__Exercise directions__:
Give back the records below verbatim, please, but without a single image.

-------------------------

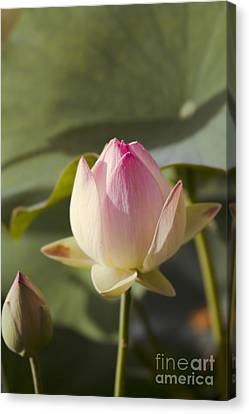 Sacred Lotus - Nelumbo Canvas Print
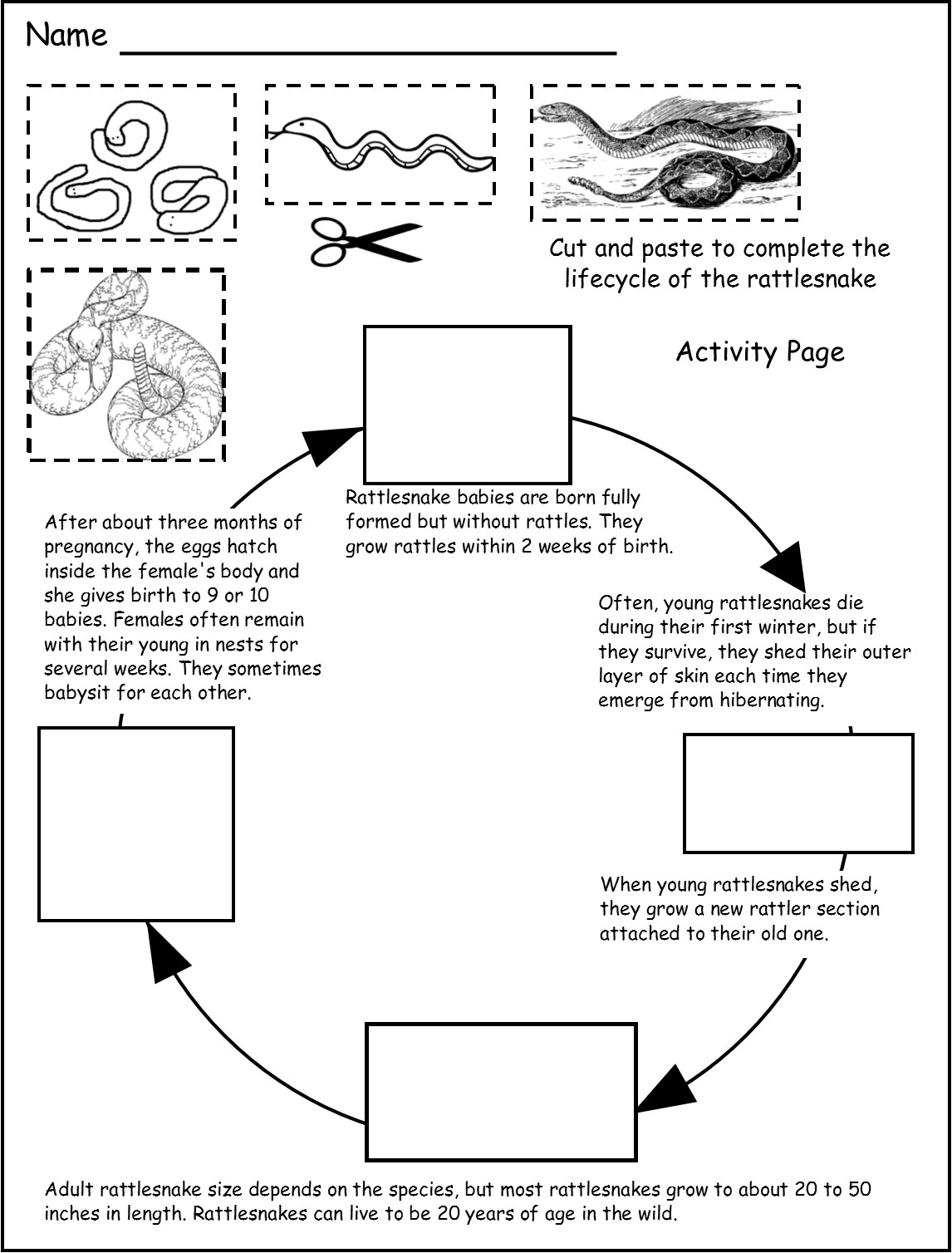 lizard life cycle diagram western plow solenoid wiring rattlesnake s the pictures to pin on pinterest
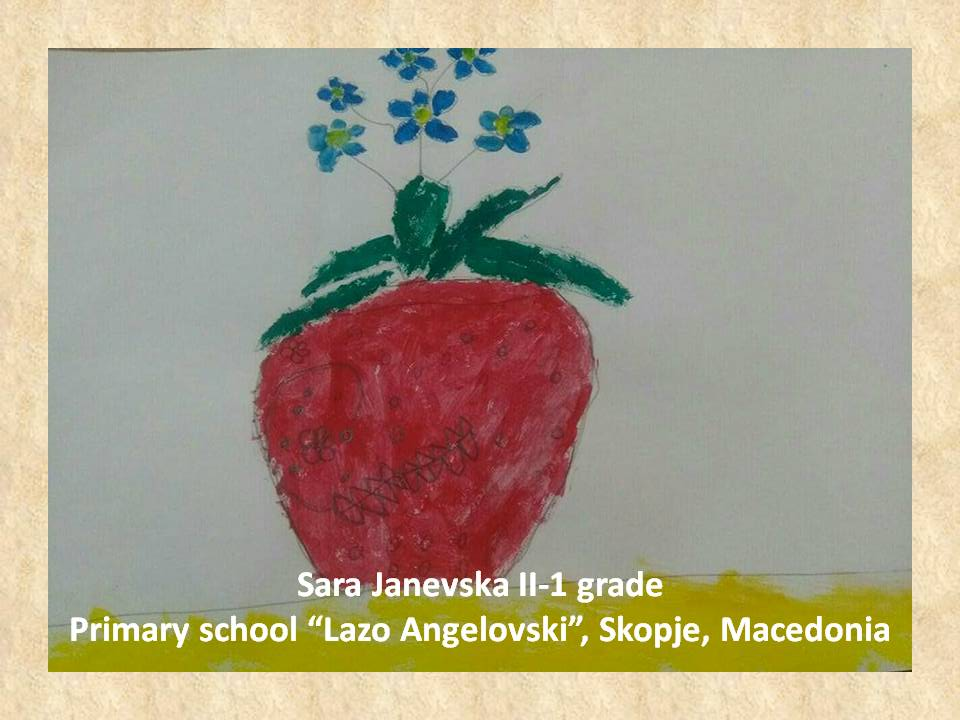 Stefan Luchian art lesson-drawings II grade (7)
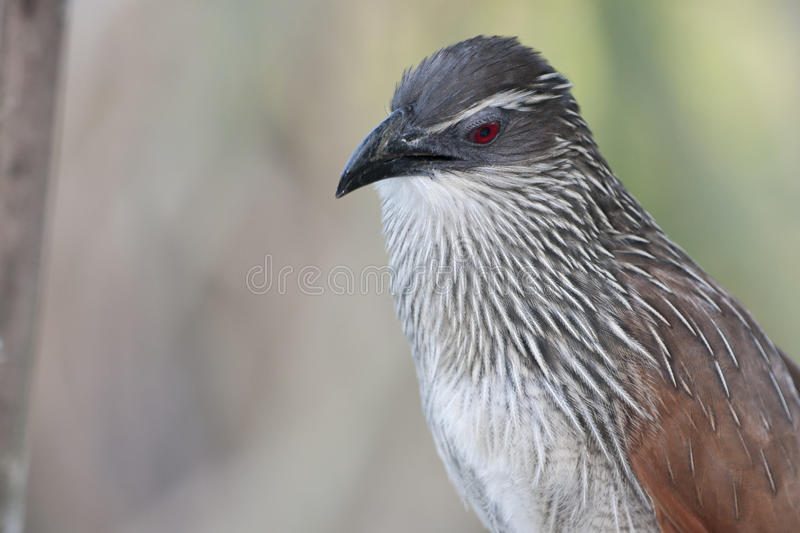 browed coucal белизна стоковые фотографии rf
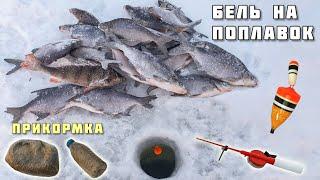ЛОВЛЯ БЕЛОЙ РЫБЫ на поплавок + прикормка для зимней рыбалки своими руками! плотва подлещик густера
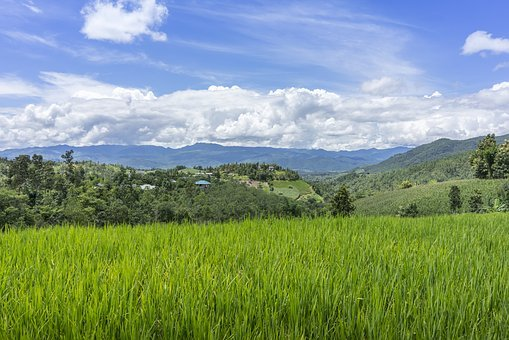 Land, Farm, Forest, Green, Agriculture, Nature, Field
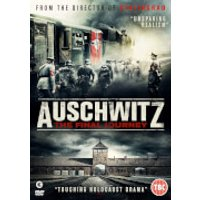 Auschwitz: The Final Journey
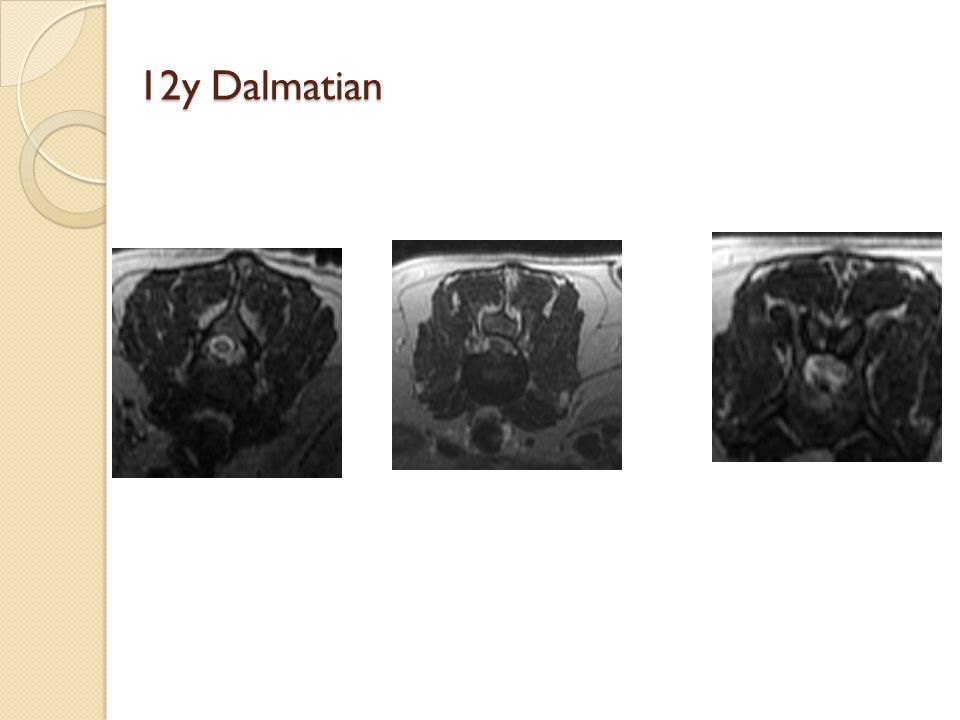 12y Dalmatian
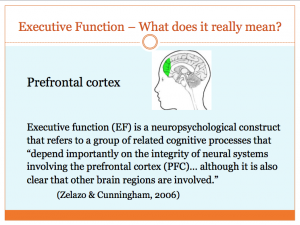 1 JPG Executive Function Deficits and EBD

-------------------------

__Task output__:
 Sacred Lotus - Nelumbo Canvas Print
 lizard life cycle diagram western plow solenoid wiring rattlesnake s the pictures to pin on pinterest
 Stefan Luchian art lesson-drawings II grade (7)
 browed coucal белизна стоковые фотографии rf
ЛОВЛЯ БЕЛОЙ РЫБЫ на поплавок + прикормка для зимней рыбалки своими руками! плотва подлещик густера
 Land, Farm, Forest, Green, Agriculture, Nature, Field
 Auschwitz: The Final Journey
 12y Dalmatian
 1 JPG Executive Function Deficits and EBD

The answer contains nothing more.